Strategies have been developed to circumvent the problem of randomness by targeted integration systems in Drosophila, which are generally based on the FLP and Cre recombinases (79, 32). Such techniques permit precise targeting to genomic landing sites but are still handicapped by transformation rates that are, at best, moderately higher than those achieved with the P-element system (8). Furthermore, especially for FLP/FRT, these recombinase systems are often reserved for applications other than targeted integration, such as mosaic analysis (10), and are thus not suited to be used concomitantly for transgene integration.

Recently, another genome integration method has been developed, based on the site-specific [var phi]C31 integrase (11), and has subsequently been applied to Drosophila (12). The bacteriophage [var phi]C31 encodes a serine integrase that mediates sequence-directed recombination between a bacterial attachment site (attB) and a phage attachment site (attP) (13). Apart from the site-specificity, another feature of the [var phi]C31 system is that the integrase solely mediates integration (13), which distinguishes it from most other commonly used systems, such as Cre/loxP or FLP/FRT, where the recombinase can catalyze both the integration and the excision reactions.

Here we set out to bring the [var phi]C31 system to a level of efficiency, convenience, and expandability that renders it suitable for large-scale transgenesis approaches. In particular, we sought to make the system more robust by improving the delivery of the [var phi]C31 integrase and to create a library of well characterized, highly efficient landing sites throughout the four major chromosomes of the Drosophila genome. These landing sites were designed so as to not interfere with commonly used markers and transposon systems, and to be manipulatable in vivo by the Cre/loxP and attP/attB systems. Different “endogenous” [var phi]C31 integrase sources were generated and optimized to overcome the need of coinjecting capped, in vitro synthesized integrase mRNA. The combination of these tools allows for convenient and efficient site-specific germ-line transformation. Finally, we present the development of an integration system that utilizes an immediate visible readout for specific attP targeting and therefore should permit rapid selection for precise integration events.


Design of a Versatile attP Landing Site.

A landing site (referred to as M{3xP3-RFPattP}; Fig. 1a) was constructed with the following features. (i) It contains an attP site, which serves as the docking site for any incoming attB-containing plasmid. (ii) As a marker, we chose the red fluorescent protein (RFP) driven by the artificial 3xP3 promoter, leading to strong RFP expression in the eyes (14). RFP was chosen so as to not preclude the later use of the widespread markers yellow+ and white+. (iii) The 3xP3-RFP cassette is flanked by loxP sites, allowing for the elimination of this marker via Cre recombinase-mediated excision. (iv) The 3xP3-RFPattP construct is flanked by inverted repeats of the Mos1 mariner element to allow mariner-mediated transgenesis, making the landing site refractory to the P-element and piggyBac transposases, thus permitting unrestricted use of multipurpose transposon systems in conjunction with this landing site.

Fig. 1.
[var phi]C31-mediated integration into attP target sites. (a) Design of the pM{3xP3-RFPattP} landing site construct. This construct contains an attP docking site of 221 bp and a DsRFP marker gene attached to the tubulinα1 3′ UTR element. ...
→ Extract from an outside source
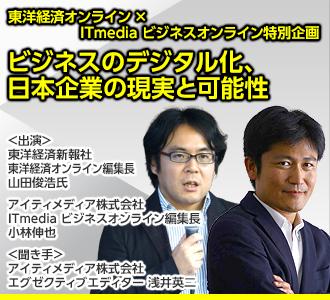 東洋経済オンライン×ITmedia ビジネスオンライン特別企画<br>「ビジネスのデジタル化、日本企業の現実と可能性」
A Large Collection of attP Lines.

Upon mariner-mediated germ-line transformation, 68 independent lines, designated as “ZH-attP” lines, were established (by screening the F1 generation for eye-specific RFP expression). Genomic DNA samples of these lines were subjected to an inverse PCR assay to determine the exact genomic location of their transgene. BLAST-based comparisons of the inverse PCR sequences with the D. melanogaster genome sequence (Ensembl v41 database) revealed an unambiguous location in 64 cases, while four lines yielded several matches, indicating that their transgene integrated into repetitive elements. Of the 64 precisely mapped lines, 25 lines were chosen for being pursued further because they fulfilled two criteria: these 25 landing sites are homozygous viable and are intergenically located [Fig. 1b and supporting information (SI) Table 4]. The accumulating genomics and proteomics data, however, may alter the assessment of the intergenic positioning and may therefore modify the number of these candidate lines.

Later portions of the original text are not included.